Humanity is Drowning in it’s own Garbage

The past 60 years of progress since the founding of the Peace Corp and urbanization has brought the problem of municipal solid waste to the “third world”. As one of the hundreds of thousands of young volunteers who went to Africa and elsewhere in the third world on graduation from university I feel responsibility for my part in helping create the unintended consequences associated with globalization. Cities around the world, with as few as 100,000 inhabitants, are drowning in their own garbage. Ironically, in the third world, landfills are seen as an improvement on their extant mountains of garbage (Lauren Frayer, 2019). Landfills and landfilling, emits significant amounts of GHGs, reduces the amount of municipal landmass for development, encourages incineration of biomass, causes landscape changes, loss of habitats and displacement of fauna, and risks to public health derived from surface or groundwater contamination by leachate, the diffusion of litter into the wider environment and inadequate on-site recycling activities. According to the UN the world will have gone from 1/3 urban in 1950 to 2/3 urban in 2050. To put it another way from a little over 1 Billion people living in cities in 1950 to approximately 7 Billion in cities by 2050. All of these people will have access to electricity, cars, food grown far from where it’s consumed, and producing massive quantities of municipal solid waste.
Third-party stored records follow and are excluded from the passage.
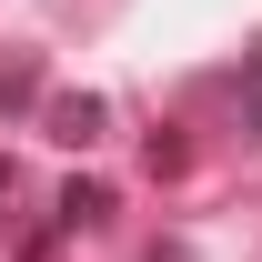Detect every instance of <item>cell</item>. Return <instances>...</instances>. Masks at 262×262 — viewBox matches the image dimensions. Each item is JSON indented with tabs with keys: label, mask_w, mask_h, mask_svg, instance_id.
Returning a JSON list of instances; mask_svg holds the SVG:
<instances>
[{
	"label": "cell",
	"mask_w": 262,
	"mask_h": 262,
	"mask_svg": "<svg viewBox=\"0 0 262 262\" xmlns=\"http://www.w3.org/2000/svg\"><path fill=\"white\" fill-rule=\"evenodd\" d=\"M91 131H101V101L91 91H61V101H51V141H91Z\"/></svg>",
	"instance_id": "1"
},
{
	"label": "cell",
	"mask_w": 262,
	"mask_h": 262,
	"mask_svg": "<svg viewBox=\"0 0 262 262\" xmlns=\"http://www.w3.org/2000/svg\"><path fill=\"white\" fill-rule=\"evenodd\" d=\"M61 222H111V182H71V192H61Z\"/></svg>",
	"instance_id": "2"
}]
</instances>
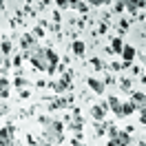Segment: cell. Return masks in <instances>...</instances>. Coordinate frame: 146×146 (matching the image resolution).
<instances>
[{
  "label": "cell",
  "mask_w": 146,
  "mask_h": 146,
  "mask_svg": "<svg viewBox=\"0 0 146 146\" xmlns=\"http://www.w3.org/2000/svg\"><path fill=\"white\" fill-rule=\"evenodd\" d=\"M40 122L44 124V131H42V142L46 144H62L64 142V124L60 119H51V117H40Z\"/></svg>",
  "instance_id": "1"
},
{
  "label": "cell",
  "mask_w": 146,
  "mask_h": 146,
  "mask_svg": "<svg viewBox=\"0 0 146 146\" xmlns=\"http://www.w3.org/2000/svg\"><path fill=\"white\" fill-rule=\"evenodd\" d=\"M71 75H73L71 71H64V75H62V78H60L58 82H51L49 86H51V89H53V91L58 93V95H62V93L66 91V89H71Z\"/></svg>",
  "instance_id": "2"
},
{
  "label": "cell",
  "mask_w": 146,
  "mask_h": 146,
  "mask_svg": "<svg viewBox=\"0 0 146 146\" xmlns=\"http://www.w3.org/2000/svg\"><path fill=\"white\" fill-rule=\"evenodd\" d=\"M13 144H16V128L11 124L0 128V146H13Z\"/></svg>",
  "instance_id": "3"
},
{
  "label": "cell",
  "mask_w": 146,
  "mask_h": 146,
  "mask_svg": "<svg viewBox=\"0 0 146 146\" xmlns=\"http://www.w3.org/2000/svg\"><path fill=\"white\" fill-rule=\"evenodd\" d=\"M44 55H46V73L53 75L58 71V66H60V58H58V53H55L53 49H46Z\"/></svg>",
  "instance_id": "4"
},
{
  "label": "cell",
  "mask_w": 146,
  "mask_h": 146,
  "mask_svg": "<svg viewBox=\"0 0 146 146\" xmlns=\"http://www.w3.org/2000/svg\"><path fill=\"white\" fill-rule=\"evenodd\" d=\"M135 55H137V49L133 44H124L122 51H119V58H122V64H124V66H131L133 60H135Z\"/></svg>",
  "instance_id": "5"
},
{
  "label": "cell",
  "mask_w": 146,
  "mask_h": 146,
  "mask_svg": "<svg viewBox=\"0 0 146 146\" xmlns=\"http://www.w3.org/2000/svg\"><path fill=\"white\" fill-rule=\"evenodd\" d=\"M106 146H131V133H126V131H117V135L111 137Z\"/></svg>",
  "instance_id": "6"
},
{
  "label": "cell",
  "mask_w": 146,
  "mask_h": 146,
  "mask_svg": "<svg viewBox=\"0 0 146 146\" xmlns=\"http://www.w3.org/2000/svg\"><path fill=\"white\" fill-rule=\"evenodd\" d=\"M106 113H109V106H106V102H102V104H95V106H91V117L95 119V122H104Z\"/></svg>",
  "instance_id": "7"
},
{
  "label": "cell",
  "mask_w": 146,
  "mask_h": 146,
  "mask_svg": "<svg viewBox=\"0 0 146 146\" xmlns=\"http://www.w3.org/2000/svg\"><path fill=\"white\" fill-rule=\"evenodd\" d=\"M106 106H109V111L115 117H119V113H122V100H119L117 95H109L106 98Z\"/></svg>",
  "instance_id": "8"
},
{
  "label": "cell",
  "mask_w": 146,
  "mask_h": 146,
  "mask_svg": "<svg viewBox=\"0 0 146 146\" xmlns=\"http://www.w3.org/2000/svg\"><path fill=\"white\" fill-rule=\"evenodd\" d=\"M86 84H89V89L95 95H104V91H106V84L102 80H98V78H86Z\"/></svg>",
  "instance_id": "9"
},
{
  "label": "cell",
  "mask_w": 146,
  "mask_h": 146,
  "mask_svg": "<svg viewBox=\"0 0 146 146\" xmlns=\"http://www.w3.org/2000/svg\"><path fill=\"white\" fill-rule=\"evenodd\" d=\"M124 5V9H128L133 16H137V11H144V0H119Z\"/></svg>",
  "instance_id": "10"
},
{
  "label": "cell",
  "mask_w": 146,
  "mask_h": 146,
  "mask_svg": "<svg viewBox=\"0 0 146 146\" xmlns=\"http://www.w3.org/2000/svg\"><path fill=\"white\" fill-rule=\"evenodd\" d=\"M20 46H22V51H31V49L38 46V42H36V38L31 36V33H25V36L20 38Z\"/></svg>",
  "instance_id": "11"
},
{
  "label": "cell",
  "mask_w": 146,
  "mask_h": 146,
  "mask_svg": "<svg viewBox=\"0 0 146 146\" xmlns=\"http://www.w3.org/2000/svg\"><path fill=\"white\" fill-rule=\"evenodd\" d=\"M71 104V98H64V95H60V98H55L51 104H49V111H55V109H66Z\"/></svg>",
  "instance_id": "12"
},
{
  "label": "cell",
  "mask_w": 146,
  "mask_h": 146,
  "mask_svg": "<svg viewBox=\"0 0 146 146\" xmlns=\"http://www.w3.org/2000/svg\"><path fill=\"white\" fill-rule=\"evenodd\" d=\"M71 51L78 58H84V53H86V44H84V40H73L71 42Z\"/></svg>",
  "instance_id": "13"
},
{
  "label": "cell",
  "mask_w": 146,
  "mask_h": 146,
  "mask_svg": "<svg viewBox=\"0 0 146 146\" xmlns=\"http://www.w3.org/2000/svg\"><path fill=\"white\" fill-rule=\"evenodd\" d=\"M9 91H11L9 78H0V98H2V100H7V98H9Z\"/></svg>",
  "instance_id": "14"
},
{
  "label": "cell",
  "mask_w": 146,
  "mask_h": 146,
  "mask_svg": "<svg viewBox=\"0 0 146 146\" xmlns=\"http://www.w3.org/2000/svg\"><path fill=\"white\" fill-rule=\"evenodd\" d=\"M135 111H137V106L131 100H128V102H122V113H119V117H128V115H133Z\"/></svg>",
  "instance_id": "15"
},
{
  "label": "cell",
  "mask_w": 146,
  "mask_h": 146,
  "mask_svg": "<svg viewBox=\"0 0 146 146\" xmlns=\"http://www.w3.org/2000/svg\"><path fill=\"white\" fill-rule=\"evenodd\" d=\"M131 102L135 104L137 109L144 106V91H133V93H131Z\"/></svg>",
  "instance_id": "16"
},
{
  "label": "cell",
  "mask_w": 146,
  "mask_h": 146,
  "mask_svg": "<svg viewBox=\"0 0 146 146\" xmlns=\"http://www.w3.org/2000/svg\"><path fill=\"white\" fill-rule=\"evenodd\" d=\"M122 46H124V40H122V38H113V40H111V53H119V51H122Z\"/></svg>",
  "instance_id": "17"
},
{
  "label": "cell",
  "mask_w": 146,
  "mask_h": 146,
  "mask_svg": "<svg viewBox=\"0 0 146 146\" xmlns=\"http://www.w3.org/2000/svg\"><path fill=\"white\" fill-rule=\"evenodd\" d=\"M11 49H13L11 40H2V42H0V51H2L5 55H9V53H11Z\"/></svg>",
  "instance_id": "18"
},
{
  "label": "cell",
  "mask_w": 146,
  "mask_h": 146,
  "mask_svg": "<svg viewBox=\"0 0 146 146\" xmlns=\"http://www.w3.org/2000/svg\"><path fill=\"white\" fill-rule=\"evenodd\" d=\"M27 84H29V80H25V78H16L13 80V86H18V89H25Z\"/></svg>",
  "instance_id": "19"
},
{
  "label": "cell",
  "mask_w": 146,
  "mask_h": 146,
  "mask_svg": "<svg viewBox=\"0 0 146 146\" xmlns=\"http://www.w3.org/2000/svg\"><path fill=\"white\" fill-rule=\"evenodd\" d=\"M75 9H78V11H82V13H86V11H89V5H86V2H82V0H80V2L75 5Z\"/></svg>",
  "instance_id": "20"
},
{
  "label": "cell",
  "mask_w": 146,
  "mask_h": 146,
  "mask_svg": "<svg viewBox=\"0 0 146 146\" xmlns=\"http://www.w3.org/2000/svg\"><path fill=\"white\" fill-rule=\"evenodd\" d=\"M31 36H33V38H42V36H44V29H42V27H36Z\"/></svg>",
  "instance_id": "21"
},
{
  "label": "cell",
  "mask_w": 146,
  "mask_h": 146,
  "mask_svg": "<svg viewBox=\"0 0 146 146\" xmlns=\"http://www.w3.org/2000/svg\"><path fill=\"white\" fill-rule=\"evenodd\" d=\"M22 60H25L22 55H13V60H11V64H13V66H20V64H22Z\"/></svg>",
  "instance_id": "22"
},
{
  "label": "cell",
  "mask_w": 146,
  "mask_h": 146,
  "mask_svg": "<svg viewBox=\"0 0 146 146\" xmlns=\"http://www.w3.org/2000/svg\"><path fill=\"white\" fill-rule=\"evenodd\" d=\"M119 86H122L124 91H128V89H131V80H126V78H124V80H119Z\"/></svg>",
  "instance_id": "23"
},
{
  "label": "cell",
  "mask_w": 146,
  "mask_h": 146,
  "mask_svg": "<svg viewBox=\"0 0 146 146\" xmlns=\"http://www.w3.org/2000/svg\"><path fill=\"white\" fill-rule=\"evenodd\" d=\"M91 64L95 66V69H98V71H100L102 66H104V62H100V58H93V60H91Z\"/></svg>",
  "instance_id": "24"
},
{
  "label": "cell",
  "mask_w": 146,
  "mask_h": 146,
  "mask_svg": "<svg viewBox=\"0 0 146 146\" xmlns=\"http://www.w3.org/2000/svg\"><path fill=\"white\" fill-rule=\"evenodd\" d=\"M91 5H95V7H102V5H109V0H89Z\"/></svg>",
  "instance_id": "25"
},
{
  "label": "cell",
  "mask_w": 146,
  "mask_h": 146,
  "mask_svg": "<svg viewBox=\"0 0 146 146\" xmlns=\"http://www.w3.org/2000/svg\"><path fill=\"white\" fill-rule=\"evenodd\" d=\"M66 2H69V0H55V5H58L60 9H66Z\"/></svg>",
  "instance_id": "26"
},
{
  "label": "cell",
  "mask_w": 146,
  "mask_h": 146,
  "mask_svg": "<svg viewBox=\"0 0 146 146\" xmlns=\"http://www.w3.org/2000/svg\"><path fill=\"white\" fill-rule=\"evenodd\" d=\"M119 29L126 31V29H128V20H119Z\"/></svg>",
  "instance_id": "27"
},
{
  "label": "cell",
  "mask_w": 146,
  "mask_h": 146,
  "mask_svg": "<svg viewBox=\"0 0 146 146\" xmlns=\"http://www.w3.org/2000/svg\"><path fill=\"white\" fill-rule=\"evenodd\" d=\"M104 84H115V78L113 75H106V80H102Z\"/></svg>",
  "instance_id": "28"
},
{
  "label": "cell",
  "mask_w": 146,
  "mask_h": 146,
  "mask_svg": "<svg viewBox=\"0 0 146 146\" xmlns=\"http://www.w3.org/2000/svg\"><path fill=\"white\" fill-rule=\"evenodd\" d=\"M20 98H22V100H27V98H31V93H29V91H25V89H22V91H20Z\"/></svg>",
  "instance_id": "29"
},
{
  "label": "cell",
  "mask_w": 146,
  "mask_h": 146,
  "mask_svg": "<svg viewBox=\"0 0 146 146\" xmlns=\"http://www.w3.org/2000/svg\"><path fill=\"white\" fill-rule=\"evenodd\" d=\"M78 2H80V0H69V2H66V7H73V9H75V5H78Z\"/></svg>",
  "instance_id": "30"
},
{
  "label": "cell",
  "mask_w": 146,
  "mask_h": 146,
  "mask_svg": "<svg viewBox=\"0 0 146 146\" xmlns=\"http://www.w3.org/2000/svg\"><path fill=\"white\" fill-rule=\"evenodd\" d=\"M73 146H86V144H84L82 139H73Z\"/></svg>",
  "instance_id": "31"
},
{
  "label": "cell",
  "mask_w": 146,
  "mask_h": 146,
  "mask_svg": "<svg viewBox=\"0 0 146 146\" xmlns=\"http://www.w3.org/2000/svg\"><path fill=\"white\" fill-rule=\"evenodd\" d=\"M40 146H51V144H46V142H42V144H40Z\"/></svg>",
  "instance_id": "32"
},
{
  "label": "cell",
  "mask_w": 146,
  "mask_h": 146,
  "mask_svg": "<svg viewBox=\"0 0 146 146\" xmlns=\"http://www.w3.org/2000/svg\"><path fill=\"white\" fill-rule=\"evenodd\" d=\"M139 146H144V139H139Z\"/></svg>",
  "instance_id": "33"
}]
</instances>
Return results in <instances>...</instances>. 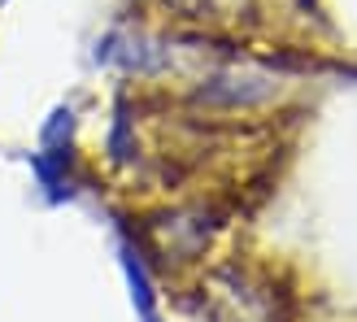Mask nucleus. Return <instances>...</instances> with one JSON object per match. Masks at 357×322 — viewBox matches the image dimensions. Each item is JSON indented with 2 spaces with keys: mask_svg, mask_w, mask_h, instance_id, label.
Masks as SVG:
<instances>
[{
  "mask_svg": "<svg viewBox=\"0 0 357 322\" xmlns=\"http://www.w3.org/2000/svg\"><path fill=\"white\" fill-rule=\"evenodd\" d=\"M275 92L271 79L261 75H218L201 87V100H213V105H253V100H266Z\"/></svg>",
  "mask_w": 357,
  "mask_h": 322,
  "instance_id": "obj_1",
  "label": "nucleus"
},
{
  "mask_svg": "<svg viewBox=\"0 0 357 322\" xmlns=\"http://www.w3.org/2000/svg\"><path fill=\"white\" fill-rule=\"evenodd\" d=\"M149 322H157V318H153V314H149Z\"/></svg>",
  "mask_w": 357,
  "mask_h": 322,
  "instance_id": "obj_2",
  "label": "nucleus"
}]
</instances>
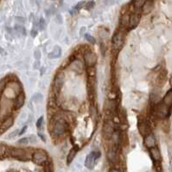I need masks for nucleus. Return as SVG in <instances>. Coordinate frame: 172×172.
I'll return each instance as SVG.
<instances>
[{
  "instance_id": "nucleus-1",
  "label": "nucleus",
  "mask_w": 172,
  "mask_h": 172,
  "mask_svg": "<svg viewBox=\"0 0 172 172\" xmlns=\"http://www.w3.org/2000/svg\"><path fill=\"white\" fill-rule=\"evenodd\" d=\"M52 131L55 135H62L67 130V123L63 119L57 118L52 122Z\"/></svg>"
},
{
  "instance_id": "nucleus-2",
  "label": "nucleus",
  "mask_w": 172,
  "mask_h": 172,
  "mask_svg": "<svg viewBox=\"0 0 172 172\" xmlns=\"http://www.w3.org/2000/svg\"><path fill=\"white\" fill-rule=\"evenodd\" d=\"M32 160L36 164L41 165L42 164H45L48 161V154L46 153V151L42 150H38L32 155Z\"/></svg>"
},
{
  "instance_id": "nucleus-3",
  "label": "nucleus",
  "mask_w": 172,
  "mask_h": 172,
  "mask_svg": "<svg viewBox=\"0 0 172 172\" xmlns=\"http://www.w3.org/2000/svg\"><path fill=\"white\" fill-rule=\"evenodd\" d=\"M101 153L100 152H96V151H93L91 152L90 154H88L86 157V160H85V166L87 167L88 169H93L95 164V162L96 160L100 157Z\"/></svg>"
},
{
  "instance_id": "nucleus-4",
  "label": "nucleus",
  "mask_w": 172,
  "mask_h": 172,
  "mask_svg": "<svg viewBox=\"0 0 172 172\" xmlns=\"http://www.w3.org/2000/svg\"><path fill=\"white\" fill-rule=\"evenodd\" d=\"M114 135V129L112 121L107 120L103 125V136L106 139H111L113 138Z\"/></svg>"
},
{
  "instance_id": "nucleus-5",
  "label": "nucleus",
  "mask_w": 172,
  "mask_h": 172,
  "mask_svg": "<svg viewBox=\"0 0 172 172\" xmlns=\"http://www.w3.org/2000/svg\"><path fill=\"white\" fill-rule=\"evenodd\" d=\"M84 61L88 68H94L97 63V56L94 52L88 51L84 54Z\"/></svg>"
},
{
  "instance_id": "nucleus-6",
  "label": "nucleus",
  "mask_w": 172,
  "mask_h": 172,
  "mask_svg": "<svg viewBox=\"0 0 172 172\" xmlns=\"http://www.w3.org/2000/svg\"><path fill=\"white\" fill-rule=\"evenodd\" d=\"M11 156L19 160H28V153L24 149H12L11 150Z\"/></svg>"
},
{
  "instance_id": "nucleus-7",
  "label": "nucleus",
  "mask_w": 172,
  "mask_h": 172,
  "mask_svg": "<svg viewBox=\"0 0 172 172\" xmlns=\"http://www.w3.org/2000/svg\"><path fill=\"white\" fill-rule=\"evenodd\" d=\"M64 74L63 73H58L54 80V90L55 93H59L61 89L64 84Z\"/></svg>"
},
{
  "instance_id": "nucleus-8",
  "label": "nucleus",
  "mask_w": 172,
  "mask_h": 172,
  "mask_svg": "<svg viewBox=\"0 0 172 172\" xmlns=\"http://www.w3.org/2000/svg\"><path fill=\"white\" fill-rule=\"evenodd\" d=\"M123 39H124V36L123 34L119 31V32H116L113 36V46L115 49H119V48L122 46L123 44Z\"/></svg>"
},
{
  "instance_id": "nucleus-9",
  "label": "nucleus",
  "mask_w": 172,
  "mask_h": 172,
  "mask_svg": "<svg viewBox=\"0 0 172 172\" xmlns=\"http://www.w3.org/2000/svg\"><path fill=\"white\" fill-rule=\"evenodd\" d=\"M169 113V109H168V106L165 104H161L159 105L157 108V114L158 117L160 118H165Z\"/></svg>"
},
{
  "instance_id": "nucleus-10",
  "label": "nucleus",
  "mask_w": 172,
  "mask_h": 172,
  "mask_svg": "<svg viewBox=\"0 0 172 172\" xmlns=\"http://www.w3.org/2000/svg\"><path fill=\"white\" fill-rule=\"evenodd\" d=\"M144 145L149 149L155 147V145H156V139H155V137L153 134L150 133L147 136H145V137H144Z\"/></svg>"
},
{
  "instance_id": "nucleus-11",
  "label": "nucleus",
  "mask_w": 172,
  "mask_h": 172,
  "mask_svg": "<svg viewBox=\"0 0 172 172\" xmlns=\"http://www.w3.org/2000/svg\"><path fill=\"white\" fill-rule=\"evenodd\" d=\"M140 21V16L137 13L132 14L130 17V22H129V27L131 29H134L139 24Z\"/></svg>"
},
{
  "instance_id": "nucleus-12",
  "label": "nucleus",
  "mask_w": 172,
  "mask_h": 172,
  "mask_svg": "<svg viewBox=\"0 0 172 172\" xmlns=\"http://www.w3.org/2000/svg\"><path fill=\"white\" fill-rule=\"evenodd\" d=\"M150 157L151 158L155 161V162H160L161 158V153L159 151V150L156 147H152V148L150 149Z\"/></svg>"
},
{
  "instance_id": "nucleus-13",
  "label": "nucleus",
  "mask_w": 172,
  "mask_h": 172,
  "mask_svg": "<svg viewBox=\"0 0 172 172\" xmlns=\"http://www.w3.org/2000/svg\"><path fill=\"white\" fill-rule=\"evenodd\" d=\"M107 159L111 163H116L118 161V154L115 149H109V150L107 151Z\"/></svg>"
},
{
  "instance_id": "nucleus-14",
  "label": "nucleus",
  "mask_w": 172,
  "mask_h": 172,
  "mask_svg": "<svg viewBox=\"0 0 172 172\" xmlns=\"http://www.w3.org/2000/svg\"><path fill=\"white\" fill-rule=\"evenodd\" d=\"M138 131L140 132V134L143 135V136H147L148 134H150V127L148 126V125L146 123H140L138 125Z\"/></svg>"
},
{
  "instance_id": "nucleus-15",
  "label": "nucleus",
  "mask_w": 172,
  "mask_h": 172,
  "mask_svg": "<svg viewBox=\"0 0 172 172\" xmlns=\"http://www.w3.org/2000/svg\"><path fill=\"white\" fill-rule=\"evenodd\" d=\"M77 151H78L77 147H73V148L70 150L69 153L68 155V157H67V164H70L72 163V161L74 159L75 156L77 154Z\"/></svg>"
},
{
  "instance_id": "nucleus-16",
  "label": "nucleus",
  "mask_w": 172,
  "mask_h": 172,
  "mask_svg": "<svg viewBox=\"0 0 172 172\" xmlns=\"http://www.w3.org/2000/svg\"><path fill=\"white\" fill-rule=\"evenodd\" d=\"M24 101H25V97H24V95L23 94H19L18 97H17L16 101H15L14 107H15L16 109H18V108L22 107H23V105H24Z\"/></svg>"
},
{
  "instance_id": "nucleus-17",
  "label": "nucleus",
  "mask_w": 172,
  "mask_h": 172,
  "mask_svg": "<svg viewBox=\"0 0 172 172\" xmlns=\"http://www.w3.org/2000/svg\"><path fill=\"white\" fill-rule=\"evenodd\" d=\"M61 48L58 47V46H55L54 48V49L49 53V55H48L49 59H55V58H58L60 55H61Z\"/></svg>"
},
{
  "instance_id": "nucleus-18",
  "label": "nucleus",
  "mask_w": 172,
  "mask_h": 172,
  "mask_svg": "<svg viewBox=\"0 0 172 172\" xmlns=\"http://www.w3.org/2000/svg\"><path fill=\"white\" fill-rule=\"evenodd\" d=\"M36 137L34 135H31V136L28 137H24L22 139H20L18 143L21 144H30V143H35L36 142Z\"/></svg>"
},
{
  "instance_id": "nucleus-19",
  "label": "nucleus",
  "mask_w": 172,
  "mask_h": 172,
  "mask_svg": "<svg viewBox=\"0 0 172 172\" xmlns=\"http://www.w3.org/2000/svg\"><path fill=\"white\" fill-rule=\"evenodd\" d=\"M164 104L170 107L172 105V90H170L164 98Z\"/></svg>"
},
{
  "instance_id": "nucleus-20",
  "label": "nucleus",
  "mask_w": 172,
  "mask_h": 172,
  "mask_svg": "<svg viewBox=\"0 0 172 172\" xmlns=\"http://www.w3.org/2000/svg\"><path fill=\"white\" fill-rule=\"evenodd\" d=\"M12 125H13V119H12V118H8V119H6L5 121L4 122V124L2 125L1 130H2V131L4 132V131L5 130H7L8 128H10Z\"/></svg>"
},
{
  "instance_id": "nucleus-21",
  "label": "nucleus",
  "mask_w": 172,
  "mask_h": 172,
  "mask_svg": "<svg viewBox=\"0 0 172 172\" xmlns=\"http://www.w3.org/2000/svg\"><path fill=\"white\" fill-rule=\"evenodd\" d=\"M147 0H134L133 2V7L136 9V10H139L143 8V6L144 5V4L146 3Z\"/></svg>"
},
{
  "instance_id": "nucleus-22",
  "label": "nucleus",
  "mask_w": 172,
  "mask_h": 172,
  "mask_svg": "<svg viewBox=\"0 0 172 172\" xmlns=\"http://www.w3.org/2000/svg\"><path fill=\"white\" fill-rule=\"evenodd\" d=\"M129 22H130V17L127 15V14H125L124 15L122 18H121V20H120V24H121V26H123V27H127V26H129Z\"/></svg>"
},
{
  "instance_id": "nucleus-23",
  "label": "nucleus",
  "mask_w": 172,
  "mask_h": 172,
  "mask_svg": "<svg viewBox=\"0 0 172 172\" xmlns=\"http://www.w3.org/2000/svg\"><path fill=\"white\" fill-rule=\"evenodd\" d=\"M85 37H86V39H87V40H88L89 42H91V43H94V42H95L94 38V37H93L92 36L88 35V34H87V35L85 36Z\"/></svg>"
},
{
  "instance_id": "nucleus-24",
  "label": "nucleus",
  "mask_w": 172,
  "mask_h": 172,
  "mask_svg": "<svg viewBox=\"0 0 172 172\" xmlns=\"http://www.w3.org/2000/svg\"><path fill=\"white\" fill-rule=\"evenodd\" d=\"M42 122H43V118L41 117L40 119L37 120V123H36V126L38 127V128H40L41 127V125H42Z\"/></svg>"
},
{
  "instance_id": "nucleus-25",
  "label": "nucleus",
  "mask_w": 172,
  "mask_h": 172,
  "mask_svg": "<svg viewBox=\"0 0 172 172\" xmlns=\"http://www.w3.org/2000/svg\"><path fill=\"white\" fill-rule=\"evenodd\" d=\"M45 172H52V169H51V166L49 164H47L45 166Z\"/></svg>"
},
{
  "instance_id": "nucleus-26",
  "label": "nucleus",
  "mask_w": 172,
  "mask_h": 172,
  "mask_svg": "<svg viewBox=\"0 0 172 172\" xmlns=\"http://www.w3.org/2000/svg\"><path fill=\"white\" fill-rule=\"evenodd\" d=\"M5 148L3 147V146H0V156H2V155L4 154V152H5Z\"/></svg>"
},
{
  "instance_id": "nucleus-27",
  "label": "nucleus",
  "mask_w": 172,
  "mask_h": 172,
  "mask_svg": "<svg viewBox=\"0 0 172 172\" xmlns=\"http://www.w3.org/2000/svg\"><path fill=\"white\" fill-rule=\"evenodd\" d=\"M109 172H121V171H120L119 170H118V169H112Z\"/></svg>"
},
{
  "instance_id": "nucleus-28",
  "label": "nucleus",
  "mask_w": 172,
  "mask_h": 172,
  "mask_svg": "<svg viewBox=\"0 0 172 172\" xmlns=\"http://www.w3.org/2000/svg\"><path fill=\"white\" fill-rule=\"evenodd\" d=\"M2 132H3V131H2V130H1V128H0V134H1Z\"/></svg>"
}]
</instances>
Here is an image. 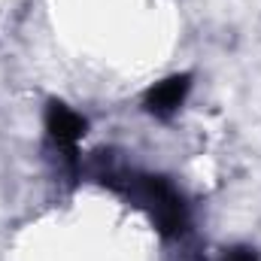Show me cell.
I'll list each match as a JSON object with an SVG mask.
<instances>
[{
    "instance_id": "cell-3",
    "label": "cell",
    "mask_w": 261,
    "mask_h": 261,
    "mask_svg": "<svg viewBox=\"0 0 261 261\" xmlns=\"http://www.w3.org/2000/svg\"><path fill=\"white\" fill-rule=\"evenodd\" d=\"M192 88V76L189 73H179V76H167L161 82H155L149 91H146V113L155 116V119H170L173 113H179V107L186 103V94Z\"/></svg>"
},
{
    "instance_id": "cell-1",
    "label": "cell",
    "mask_w": 261,
    "mask_h": 261,
    "mask_svg": "<svg viewBox=\"0 0 261 261\" xmlns=\"http://www.w3.org/2000/svg\"><path fill=\"white\" fill-rule=\"evenodd\" d=\"M91 173L100 186H107L110 192H116L125 200H130L134 206H140L164 237H182L186 234V228H189L186 200L164 176H152V173H140V170L110 164V158H103V152L94 158Z\"/></svg>"
},
{
    "instance_id": "cell-4",
    "label": "cell",
    "mask_w": 261,
    "mask_h": 261,
    "mask_svg": "<svg viewBox=\"0 0 261 261\" xmlns=\"http://www.w3.org/2000/svg\"><path fill=\"white\" fill-rule=\"evenodd\" d=\"M219 261H261V258H258V252H255L252 246H234V249L222 252Z\"/></svg>"
},
{
    "instance_id": "cell-2",
    "label": "cell",
    "mask_w": 261,
    "mask_h": 261,
    "mask_svg": "<svg viewBox=\"0 0 261 261\" xmlns=\"http://www.w3.org/2000/svg\"><path fill=\"white\" fill-rule=\"evenodd\" d=\"M85 128L88 125H85V119L79 113H73L61 100H49V107H46V130H49V140L55 143V149L64 155L67 167H73V170L79 164L76 146L85 137Z\"/></svg>"
}]
</instances>
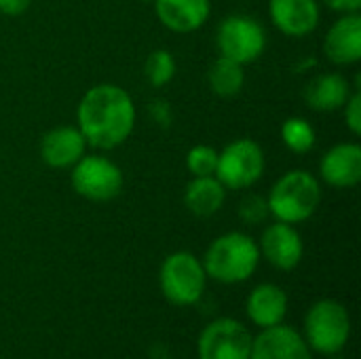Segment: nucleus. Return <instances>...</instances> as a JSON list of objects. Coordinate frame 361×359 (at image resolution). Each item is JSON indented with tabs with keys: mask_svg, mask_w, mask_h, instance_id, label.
I'll return each mask as SVG.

After oil & gas exploration and animal husbandry, landfills are the third largest source of anthropogenic methane and represent 160 million Tons eCO2 annually in the United States. Fresh annual MSW will produce approximately an additional 40 million Tons of eCO2. That is about 4% of America’s total GHG emissions. Diversion and recycling is and will be an important component of tackling this problem in the first world but as demonstrated by the oceanic islands of floating plastic https://www.nationalgeographic.org/encyclopedia/great-pacific-garbage-patch/ the problem is growing faster than the solutions. Due to the rapid urbanization of Africa, the Middle East, and parts of Asia and population growth the GHG contribution I calculated above for America will be even greater for much of the rest of the world now and in the future. I believe that there are technological alternatives to landfilling apart from diversion and recycling, Germany recycles 87% of it’s municipal waste, Italy recycles 51% while America recycles about 35%.

I’m interested to hear what readers know about this problem and how to tackle it going forward. Just a word of caution. In Europe landfilling is strictly limited and cost hundreds of dollars per ton. In America the cost of landfilling is about $10/Ton. Europe has 50% more people in half the land mass of the United States.